Analysis

When and how to discuss “do not resuscitate” decisions with patients

BMJ 2015; 350 doi: https://doi.org/10.1136/bmj.h2640 (Published 20 May 2015) Cite this as: BMJ 2015;350:h2640

When and how to discuss? Much earlier, and very differently!

Goldsmith and Gatland have written about a legal case with, as they say, important ramifications[1]. I was surprised, though, that they didn't mention the UFTOs (Universal Form of Treatment Options) referred to in the Tracey judgement as a good practice model for facilitating discussion [2].

I was also surprised that they didn’t include the part of the subsequent joint BMA / Resuscitation Council / RCN guidance which says that when CPR has “no realistic chance of success”, then involving people in the decision-making may mean “informing [them] of the [DNACPR] decision and explaining the basis for it”[3]. This raises important questions about when, and for which patients, there might be “no realistic chance of success”.

Surely, with the new consent law in the UK[4], ‘prudent patients’ need high quality information about the burdens and risks of CPR?

Unfortunately, quantitative questions on this topic are easier to ask than answer.

Routinely available data doesn’t differentiate between those patients who are dying because their heart has stopped; and those whose heart stops as a natural part of dying. We must, of course, try to resuscitate the former. CPR is less sensible for the latter.

We definitely need better evidence about which patients are, and are not, likely to achieve enduring ROSC (return of spontaneous circulation) after CPR. But is that enough?

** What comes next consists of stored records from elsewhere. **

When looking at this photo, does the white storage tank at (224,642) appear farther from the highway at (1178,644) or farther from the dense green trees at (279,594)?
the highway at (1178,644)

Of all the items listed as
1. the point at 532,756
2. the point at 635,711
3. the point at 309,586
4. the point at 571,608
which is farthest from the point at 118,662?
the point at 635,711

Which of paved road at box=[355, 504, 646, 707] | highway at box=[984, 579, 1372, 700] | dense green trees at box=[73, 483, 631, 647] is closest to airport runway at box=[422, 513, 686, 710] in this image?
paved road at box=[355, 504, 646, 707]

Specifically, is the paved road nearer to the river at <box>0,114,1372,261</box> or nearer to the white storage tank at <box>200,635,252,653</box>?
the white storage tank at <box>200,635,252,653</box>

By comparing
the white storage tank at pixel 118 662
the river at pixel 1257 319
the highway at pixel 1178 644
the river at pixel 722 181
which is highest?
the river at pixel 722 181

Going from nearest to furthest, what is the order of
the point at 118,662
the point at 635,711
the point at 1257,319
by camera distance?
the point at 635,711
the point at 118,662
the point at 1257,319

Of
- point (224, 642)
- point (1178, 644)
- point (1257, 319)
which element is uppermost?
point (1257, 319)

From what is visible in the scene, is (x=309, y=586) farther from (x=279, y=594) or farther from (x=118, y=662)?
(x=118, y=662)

Maybe we also need something more radical.

Maybe it’s about asking patients and families how they conceptualise ‘success’. Many people don’t only want to live longer. They have other priorities, too. And the most reliable way to know what someone wants is to ask. Ask early, and keep on asking, since priorities will inevitably change through the course of chronic conditions like heart failure and COPD. For cancer patients, we can start asking during treatment which aims to be curative. It might even help focus oncologists onto quality as well as quantity of life.

Shortly after the Tracey judgement, McCartney wrote about how CPR can medicalise inevitable deaths: changing last moments “from what could be a peaceful process into a medical battleground”[5]. We need to make sure that discussions about resuscitation are less damaging than CPR can be, and less traumatic than failed CPR attempts.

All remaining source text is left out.